CWI Cryptology Group

Abstract: The measure-and-reprogram technique (Don, Fehr, Majenz and Schaffner, Crypto 2019) is a proof technique for security reductions in the quantum random-oracle model (QROM). In the original application, the technique is used to prove the Fiat-Shamir transformation secure in the QROM. For the FS reduction, we need to inject a challenge from the sigma-protocol challenger into one of the adversary's queries (chosen at random), and hope that the adversary will solve the challenge for us. In the QROM, apart from reprogramming the oracle, this strategy requires us to measure the chosen query. The obstacle to overcome here is then the disturbance to the adversary's quantum state caused by the measurement, which in general makes it hard to predict the adversary's behavior from the measurement on.
In this talk we will recap the technique and give an intuition for why, in the right context, we are able to bound the disturbance mentioned above. We will then highlight some more recent results that apply the technique in a conceptually novel way. In particular, we will see that it can be applied in contexts where challenge injection is not the goal.

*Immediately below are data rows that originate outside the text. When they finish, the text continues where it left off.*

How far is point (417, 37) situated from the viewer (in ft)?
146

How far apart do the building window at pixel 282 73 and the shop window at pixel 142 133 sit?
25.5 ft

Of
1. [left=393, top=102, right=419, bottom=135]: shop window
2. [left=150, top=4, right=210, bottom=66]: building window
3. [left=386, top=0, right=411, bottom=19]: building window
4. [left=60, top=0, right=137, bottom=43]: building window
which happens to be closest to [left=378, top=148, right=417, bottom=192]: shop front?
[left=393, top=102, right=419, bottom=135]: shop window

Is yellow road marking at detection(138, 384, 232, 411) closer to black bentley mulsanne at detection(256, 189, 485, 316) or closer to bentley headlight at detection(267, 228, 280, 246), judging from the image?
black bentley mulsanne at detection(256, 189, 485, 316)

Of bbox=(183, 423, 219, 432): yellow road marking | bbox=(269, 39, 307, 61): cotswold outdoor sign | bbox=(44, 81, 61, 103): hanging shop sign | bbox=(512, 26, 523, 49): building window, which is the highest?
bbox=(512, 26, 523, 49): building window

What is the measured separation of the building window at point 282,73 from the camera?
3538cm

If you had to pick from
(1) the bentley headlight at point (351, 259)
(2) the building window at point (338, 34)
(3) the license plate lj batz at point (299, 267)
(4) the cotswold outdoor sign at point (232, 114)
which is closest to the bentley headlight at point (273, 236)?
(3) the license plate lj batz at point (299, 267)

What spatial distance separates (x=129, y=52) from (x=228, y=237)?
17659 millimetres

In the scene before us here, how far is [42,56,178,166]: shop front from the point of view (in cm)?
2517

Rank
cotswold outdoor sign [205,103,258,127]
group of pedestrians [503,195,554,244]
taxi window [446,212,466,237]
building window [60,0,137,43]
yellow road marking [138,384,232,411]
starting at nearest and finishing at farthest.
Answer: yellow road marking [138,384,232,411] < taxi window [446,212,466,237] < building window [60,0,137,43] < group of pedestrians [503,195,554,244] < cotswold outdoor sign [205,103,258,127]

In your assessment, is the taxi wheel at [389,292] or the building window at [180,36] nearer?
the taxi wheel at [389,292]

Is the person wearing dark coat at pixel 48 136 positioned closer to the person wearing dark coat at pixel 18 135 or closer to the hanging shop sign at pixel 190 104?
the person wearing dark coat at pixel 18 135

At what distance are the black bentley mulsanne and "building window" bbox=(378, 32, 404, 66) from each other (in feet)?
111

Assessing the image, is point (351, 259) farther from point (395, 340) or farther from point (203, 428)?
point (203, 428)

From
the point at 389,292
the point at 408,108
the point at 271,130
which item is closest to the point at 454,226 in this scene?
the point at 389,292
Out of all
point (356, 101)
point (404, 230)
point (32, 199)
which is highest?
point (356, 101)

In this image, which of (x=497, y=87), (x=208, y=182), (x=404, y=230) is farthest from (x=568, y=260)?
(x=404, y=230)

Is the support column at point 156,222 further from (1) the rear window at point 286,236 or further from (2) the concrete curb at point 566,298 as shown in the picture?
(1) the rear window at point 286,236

Abstract: The task of non-local quantum computation (NLQC) involves having two parties, Alice and Bob, jointly performing a quantum operation used a single round of simultaneous communication and pre-shared entanglement. This is a scenario which is studied in several settings and arises naturally in the context of quantum position verification. One well-studied class of such tasks, f-routing, involves a mixture of classical information and a single quantum bit that has to be routed somewhere as a function of the classical information.
In information-theoretic cryptography, the conditional disclosure of secrets (CDS) task has been previously studied in the context of private information retrieval. I will present recent results which show that the natural quantum analogue to CDS turns out to be equivalent to f-routing, connecting these disparate topics and letting us translate results in both directions.

Abstract: Compressed oracles (Zhandry, Crypto 2019) are a powerful technique to reason about quantum random oracles, enabling a sort of lazy sampling in the presence of superposition queries. A long-standing open question is whether a similar technique can also be used to reason about random (efficiently invertible) permutations.
In this work, we make a step towards answering this question. We first define the compressed permutation oracle and illustrate its use. While the soundness of this technique (i.e., the indistinguishability from a random permutation) remains a conjecture, we show a curious 2-for-1 theorem: If we use the compressed permutation oracle methodology to show that some construction (e.g., Luby-Rackoff) implements a random permutation (or strong qPRP), then we get the fact that this methodology is actually sound for free.